Inhibitory effects of NO on insulin secretion
Suppression of mouse islet NOS activity (by L-NAME, L-NMMA, or 7-nitroindazole), is accompanied by an increase in GSIS (Panagiotidis et al., 1995[100]; Akesson et al., 1999[1]; Henningsson et al., 2000[49], 2002[52]; Eckersten and Henningsson, 2012[28]), indicating the negative role of NO in insulin secretion. In addition, GSIS has been shown to be suppressed by different concentrations of NO donors in isolated mouse (Panagiotidis et al., 1995[100]; Akesson and Lundquist, 1999[2]) and rat (Antoine et al., 1996[5]) pancreatic islets.

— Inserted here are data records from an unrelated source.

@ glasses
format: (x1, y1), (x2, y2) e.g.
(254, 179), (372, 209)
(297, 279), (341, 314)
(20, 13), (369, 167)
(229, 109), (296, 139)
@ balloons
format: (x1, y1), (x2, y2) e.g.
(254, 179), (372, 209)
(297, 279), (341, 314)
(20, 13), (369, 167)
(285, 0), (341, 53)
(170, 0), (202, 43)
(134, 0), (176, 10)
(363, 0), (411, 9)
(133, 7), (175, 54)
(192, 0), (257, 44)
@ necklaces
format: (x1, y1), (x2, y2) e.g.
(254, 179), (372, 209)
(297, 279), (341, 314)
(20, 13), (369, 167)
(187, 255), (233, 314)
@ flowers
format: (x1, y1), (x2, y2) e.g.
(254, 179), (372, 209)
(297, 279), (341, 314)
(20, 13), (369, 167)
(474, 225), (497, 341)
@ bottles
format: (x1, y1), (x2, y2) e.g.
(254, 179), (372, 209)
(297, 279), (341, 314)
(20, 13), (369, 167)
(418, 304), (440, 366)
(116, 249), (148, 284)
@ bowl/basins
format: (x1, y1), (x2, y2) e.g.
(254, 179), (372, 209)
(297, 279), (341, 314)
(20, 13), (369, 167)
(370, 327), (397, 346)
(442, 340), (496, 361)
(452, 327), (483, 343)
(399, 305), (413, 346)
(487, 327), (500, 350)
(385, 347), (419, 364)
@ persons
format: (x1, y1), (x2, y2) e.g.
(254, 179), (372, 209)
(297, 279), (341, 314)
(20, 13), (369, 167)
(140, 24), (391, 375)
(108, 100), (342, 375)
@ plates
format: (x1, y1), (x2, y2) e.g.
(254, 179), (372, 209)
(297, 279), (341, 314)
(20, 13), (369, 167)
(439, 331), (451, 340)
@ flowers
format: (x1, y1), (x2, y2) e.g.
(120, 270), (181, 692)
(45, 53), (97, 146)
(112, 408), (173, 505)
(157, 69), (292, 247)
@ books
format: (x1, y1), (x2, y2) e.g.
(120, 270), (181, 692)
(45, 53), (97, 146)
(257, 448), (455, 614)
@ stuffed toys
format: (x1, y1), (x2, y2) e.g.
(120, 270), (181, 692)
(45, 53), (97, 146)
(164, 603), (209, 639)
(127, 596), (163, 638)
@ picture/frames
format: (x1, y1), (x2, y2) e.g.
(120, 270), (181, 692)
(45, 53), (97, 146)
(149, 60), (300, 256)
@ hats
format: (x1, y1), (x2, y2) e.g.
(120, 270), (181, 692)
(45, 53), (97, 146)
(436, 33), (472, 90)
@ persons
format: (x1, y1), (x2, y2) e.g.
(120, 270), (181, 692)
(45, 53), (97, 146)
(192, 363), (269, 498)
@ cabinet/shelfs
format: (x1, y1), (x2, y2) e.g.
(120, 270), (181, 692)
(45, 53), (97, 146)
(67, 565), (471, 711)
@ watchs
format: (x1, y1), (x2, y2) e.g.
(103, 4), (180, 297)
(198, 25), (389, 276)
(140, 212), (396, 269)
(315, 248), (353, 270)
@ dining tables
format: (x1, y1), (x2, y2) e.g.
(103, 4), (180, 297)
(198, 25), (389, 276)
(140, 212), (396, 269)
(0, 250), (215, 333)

Concerning the mechanism, by which NO inhibits insulin secretion, there is evidence showing that NO acts through the formation of S-nitrosothiols (Stamler et al., 1992[121]), as well as changes in transmembrane ionic movements (Figure 2(Fig. 2)) (Antoine et al., 1996[5]). Hydroxylamine was shown to decrease Ca2+ entry through voltage-sensitive Ca2+ channels and increase K+ outflow from pancreatic islets, an effect which is impaired by glibenclamide (Antoine et al., 1996[5]). Hydroxylamine, however, does not affect Ca2+ outflow and [Ca2+]i rises evoked by K+-induced depolarization; the enhancing effect of hydroxylamine on K+ outflow as well as its lack of effect on the cationic responses to K+ stimulation, indicate that the decrease of Ca2+ entry can be regarded as the consequence of K+ channel activation (Antoine et al., 1996[5]). In addition, NO reacts with a number of sulfhydryl containing proteins (Stamler et al., 1992[121]), and functionally essential SH groups in the glucose-binding site of glucokinase is a target for oxidizing agents (Lenzen et al., 1988[73]). Furthermore, NO by formation of ironnitrosyl complexes with FeS containing enzymes such as aconitase, causes reversible inactivation of the mitochondrial enzyme (Lancaster and Hibbs, 1990[69]). Such mechanisms have been proposed by studies on the inducible form of NO synthase in insulin producing cells (Eizirik and Leijerstam, 1994[29]).